Генрих схватил и эти слова, как драгоценную находку, и, словно бы по всякому поводу мог он говорить без конца, тотчас разлился передо мною в длинной и тоже воодушевленной речи. И опять, против моей воли, эта речь, как будто произнесенная с желанием убедить и уговорить своего лучшего друга, отпечатлелась в моей памяти так резко, что сейчас не составляет мне труда воскресить ее, едва ли не от слова до слова.

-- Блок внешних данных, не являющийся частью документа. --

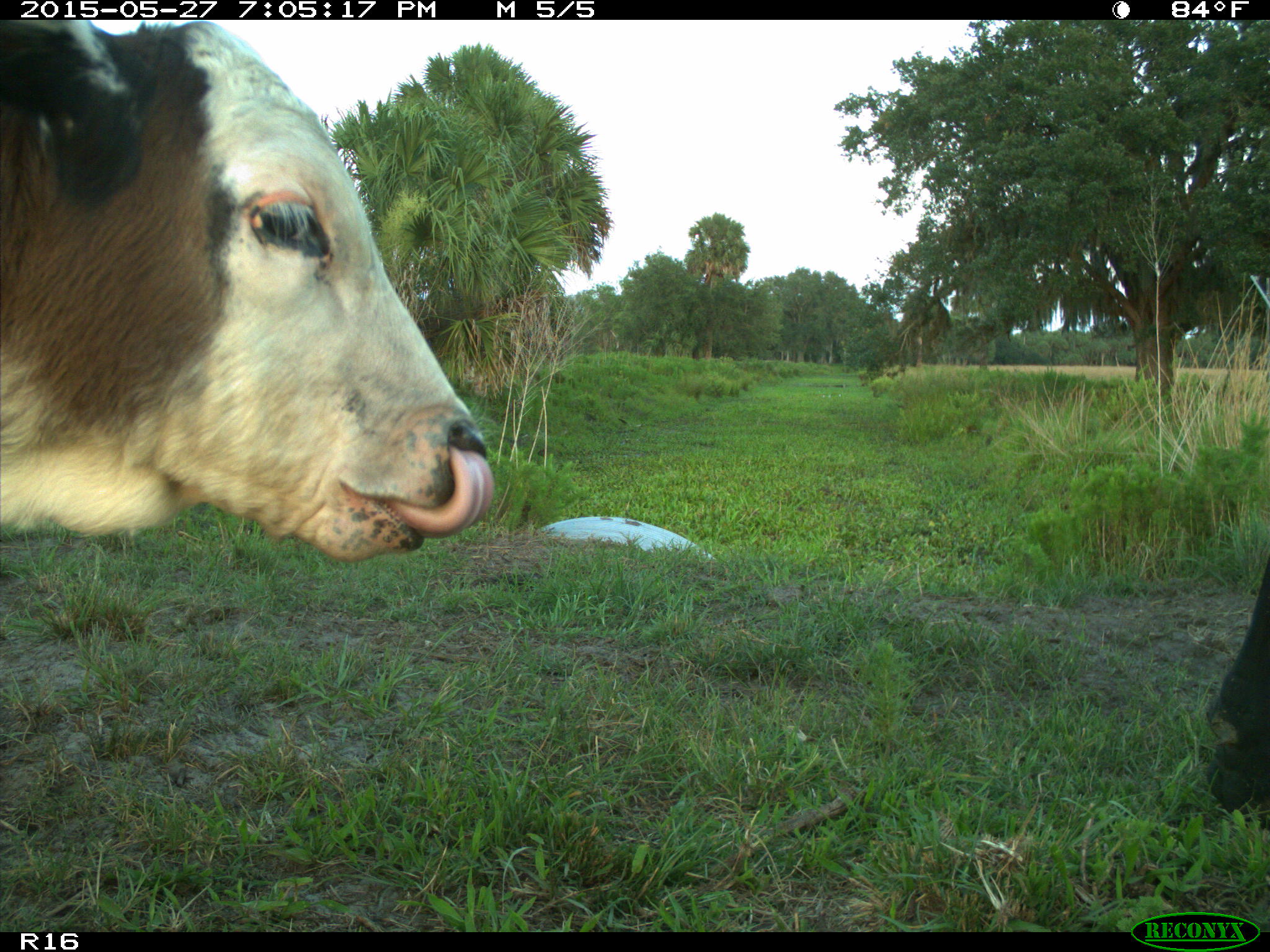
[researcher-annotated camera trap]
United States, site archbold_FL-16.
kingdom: Animalia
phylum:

– Я вас понимаю, я вас понимаю, – сказал он. – Только вы все-таки ошибаетесь, думая, что мы в силах раздавать истинное познание, как дары. Сокровенные знания называются так не потому, что их скрывают, но потому, что они сами скрыты в символах. У нас нет никаких истин, но есть эмблемы, завещанные нам древностью, тем первым народом земли[148], который жил в общении с богом и ангелами. Эти люди знали не тени вещей, но самые вещи, и потому оставленные ими символы точно выражают самую сущность бытия. Вечной Справедливости, однако, надо было, чтобы мы, утратив это непосредственное знание, пришли к блаженству через купель слепоты и незнания. Теперь мы должны соединить все, что добыто нашим разумом, – с древним откровением, и только из этого соединения получится совершенное познание. Но, верьте мне, чистая душа и чистое сердце помогут в этом более, чем все советы мудрых. Добродетель – вот истинный камень мудрецов!

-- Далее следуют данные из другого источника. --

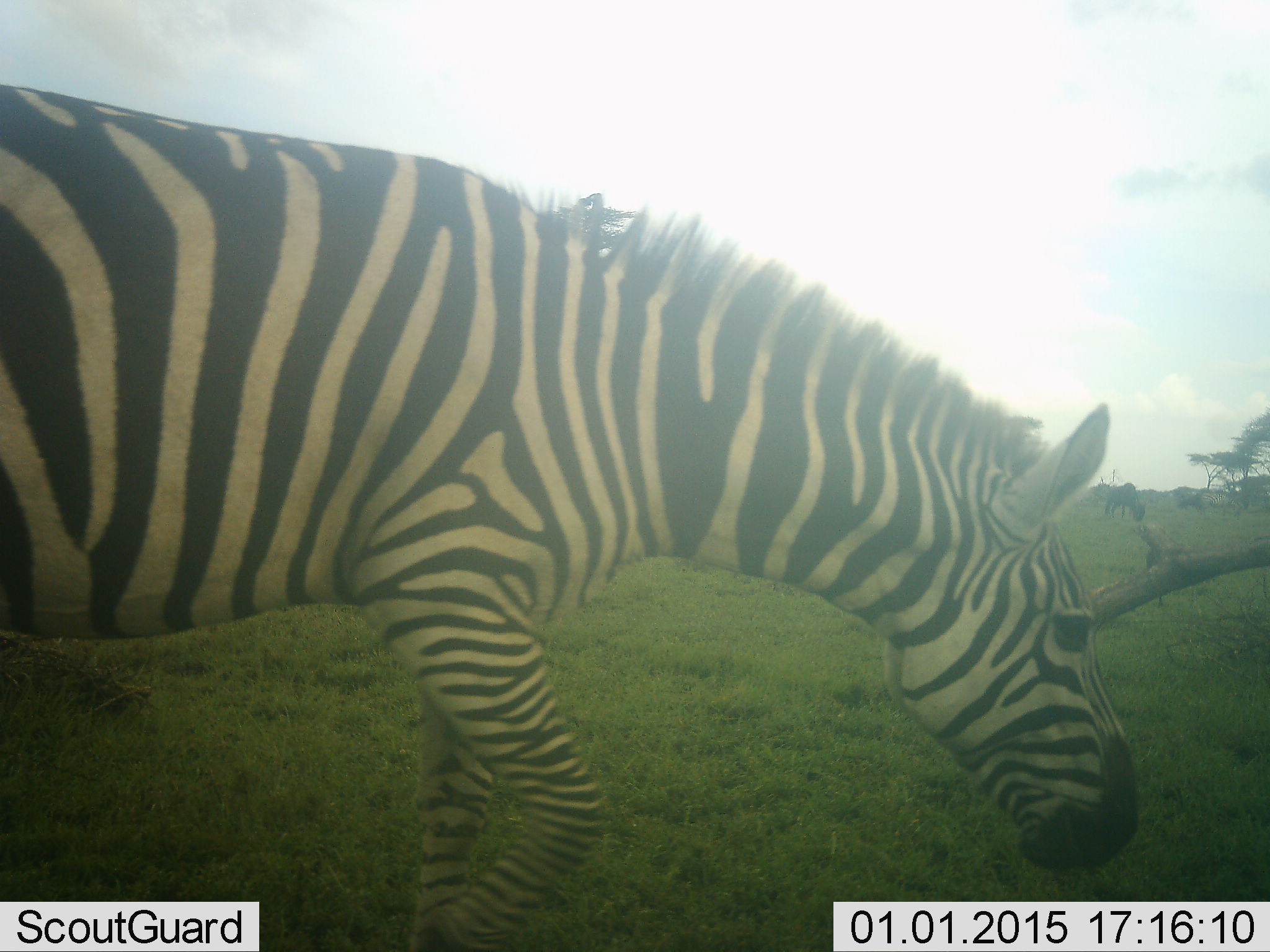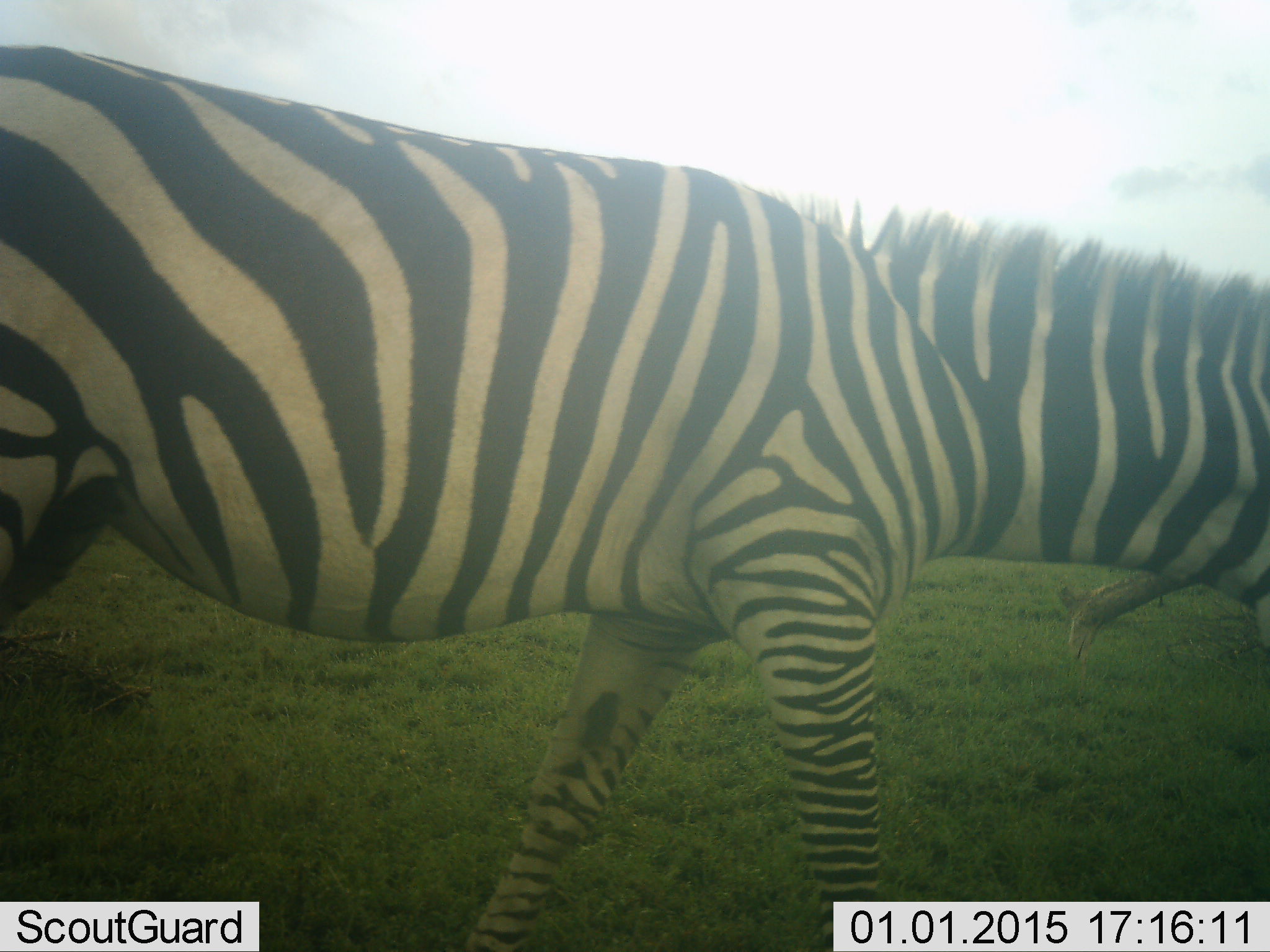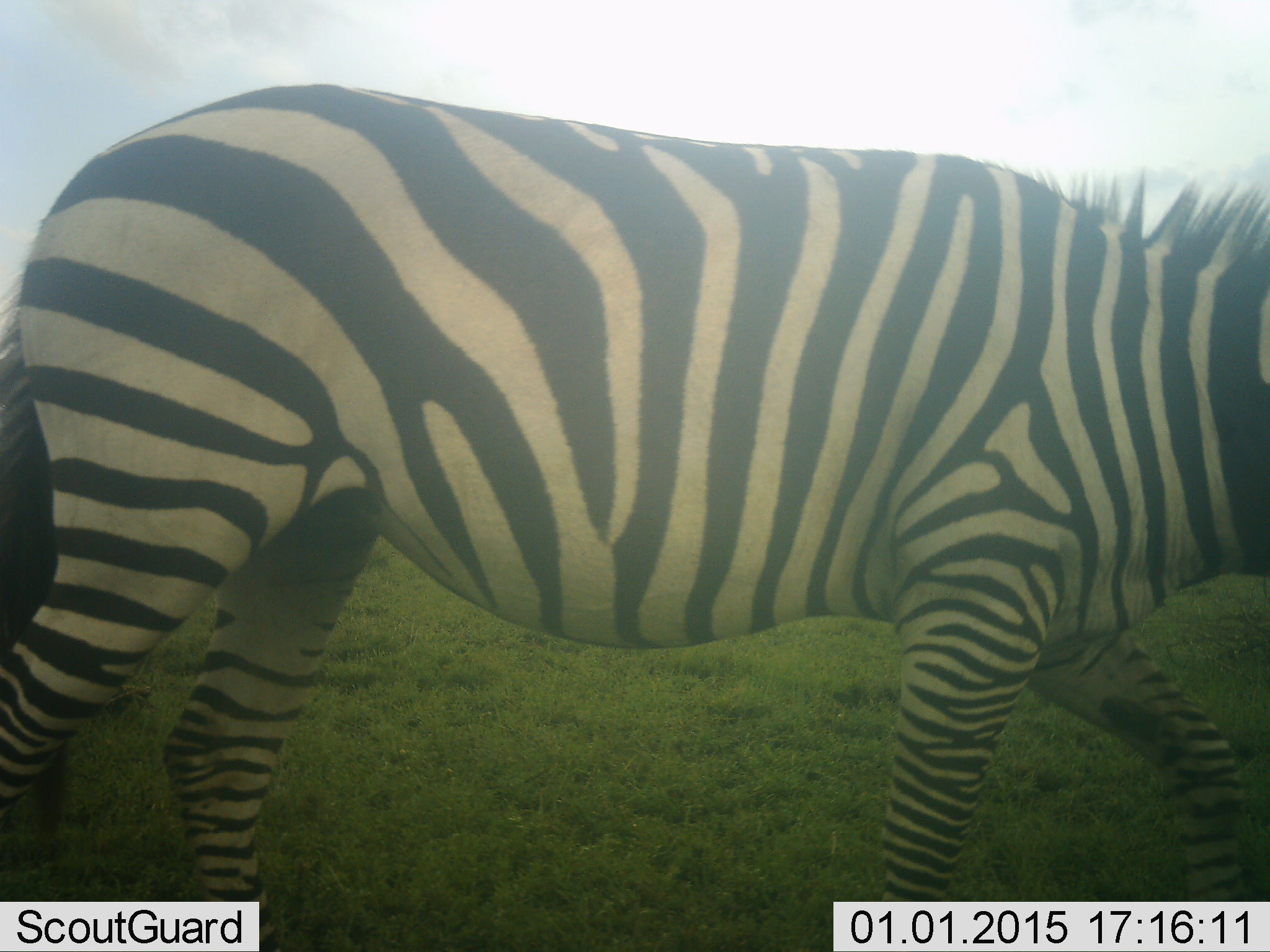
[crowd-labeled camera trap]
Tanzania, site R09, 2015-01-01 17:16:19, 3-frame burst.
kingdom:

В этом месте речи Генрих сделал остановку, потом, с совершенно измененным лицом и немного блуждающим взором, добавил тихо и раздельно:
– Ведь вы тоже знаете, что времена и сроки исполнились. Ведь вы тоже, как только наступает тишина, слышите раскрываемые двери. Вот и сейчас: прислушайтесь! Слышите, шаги приближаются? слышите: падают листья с деревьев?
Последние слова Генрих произнес совсем замирающим голосом, делая знак мне соблюдать тишину, весь насторожившись, словно действительно слышал он шум шагов и падение листьев, и близко наклонив ко мне свои глаза, большие и безумные, так что стало мне жутко и не по себе. Я оторвал свой взгляд от взгляда Генриха и, вдруг откинувшись назад, на спинку кресла, переменил тон и сказал ему твердо и жестко:
– Довольно, граф, теперь я все понял, что желал узнать.

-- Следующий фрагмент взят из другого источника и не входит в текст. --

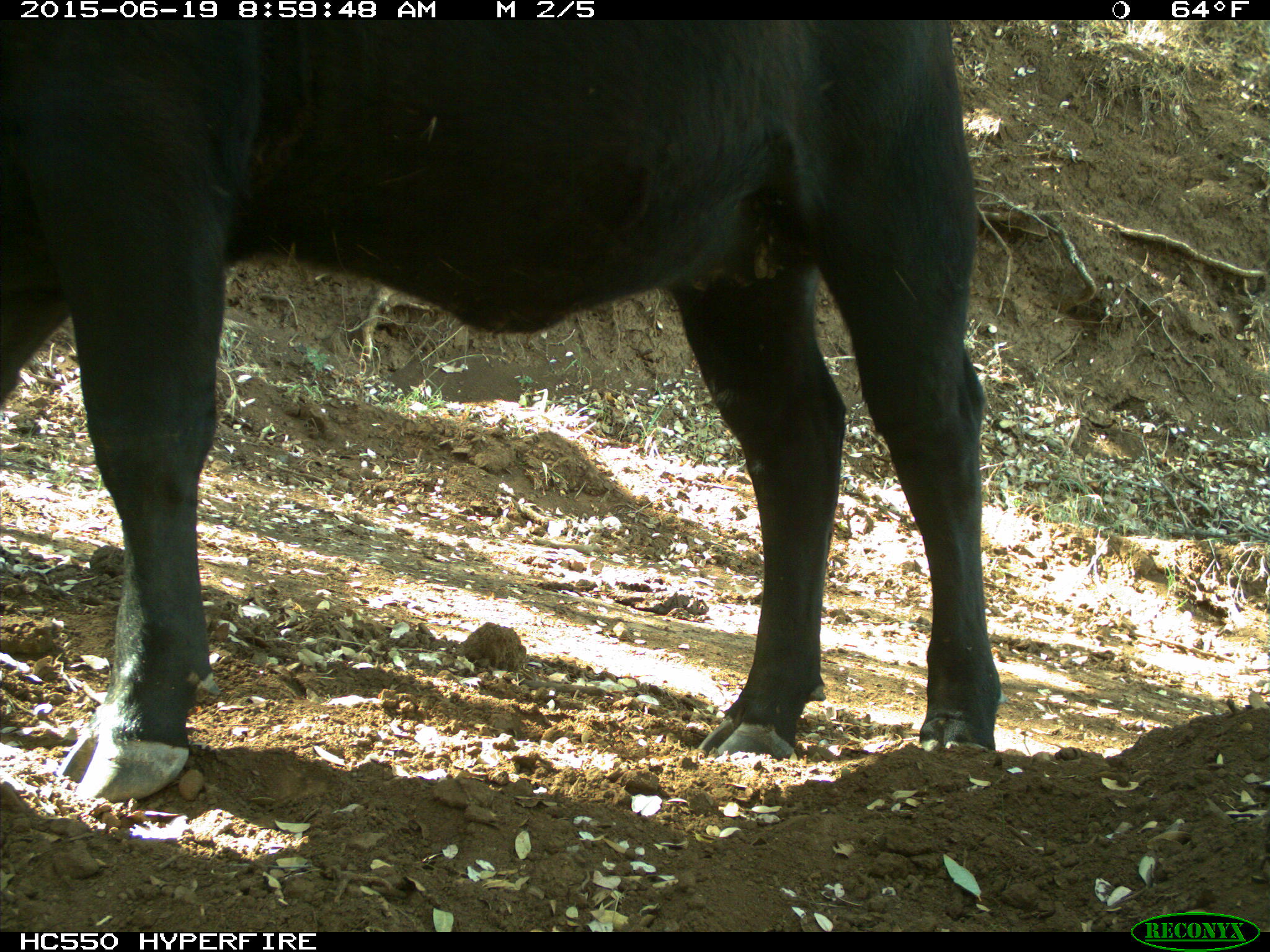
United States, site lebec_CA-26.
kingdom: Animalia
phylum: Chordata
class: Mammalia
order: Artiodactyla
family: Bovidae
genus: Bos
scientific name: Bos taurus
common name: domestic cow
Bos taurus (domestic cow).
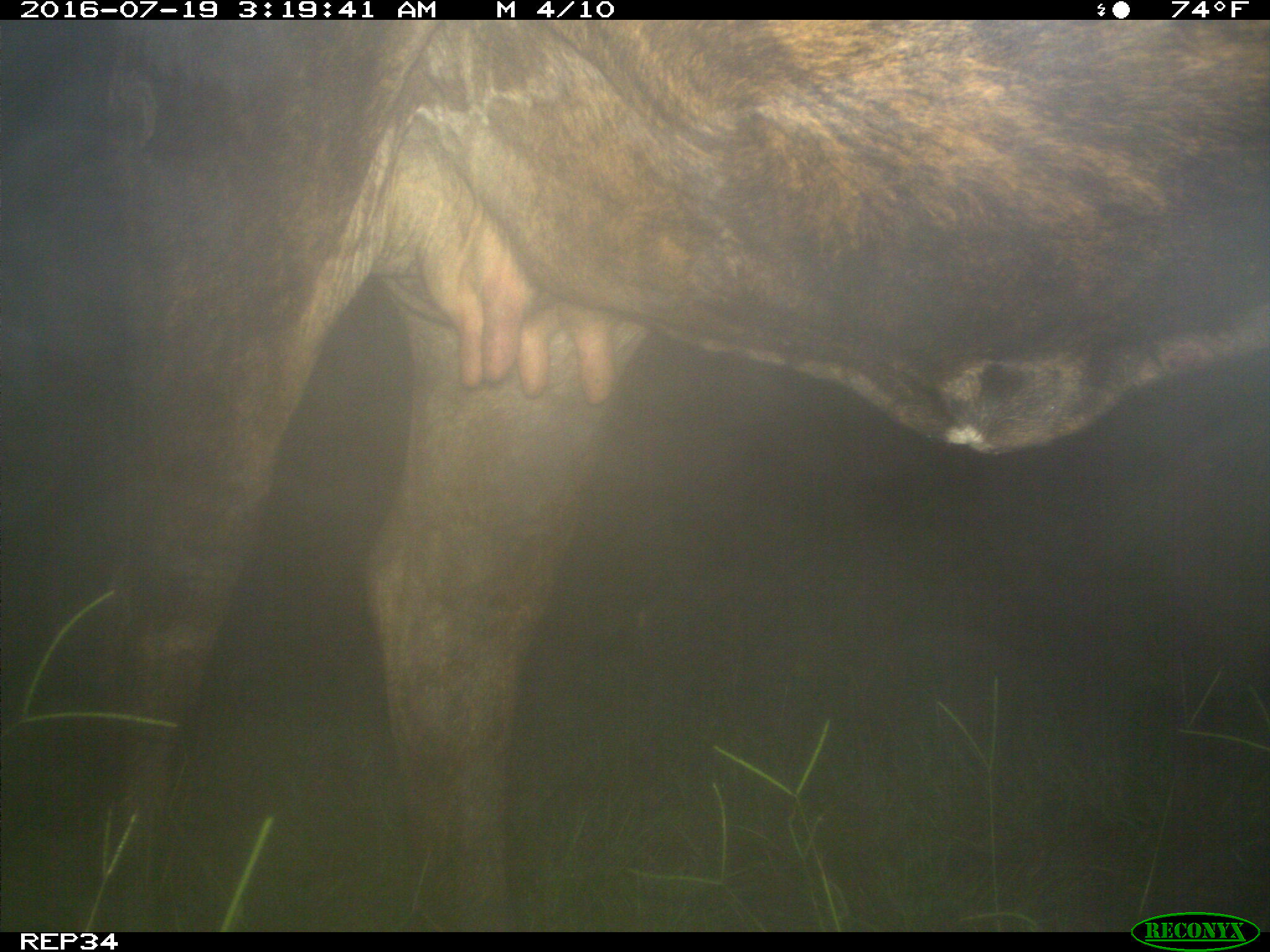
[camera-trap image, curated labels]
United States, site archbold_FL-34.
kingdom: Animalia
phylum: Chordata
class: Mammalia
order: Artiodactyla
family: Bovidae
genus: Bos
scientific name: Bos taurus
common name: domestic cow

Генрих посмотрел на меня недоумевающе и спросил:
– Что вы поняли и что вы желали узнать?
Я ответил:
– Я окончательно узнал, что вы – обманщик и шарлатан, который где-то украл обрывки сокровенных знаний и пользуется наворованным, чтобы выдавать себя за посвященного и учителя!
При таком неожиданном нападении Генрих невольно поднялся со скамьи и, продолжая глядеть прямо на меня, сделал несколько шагов вперед, словно желая потребовать от меня объяснений. Я ждал, не двигаясь, не опуская взгляда, но, не дойдя до меня, Генрих переломил свое волнение и произнес кротко:
– Если вы так думаете, нам не о чем больше разговаривать! Прощайте!..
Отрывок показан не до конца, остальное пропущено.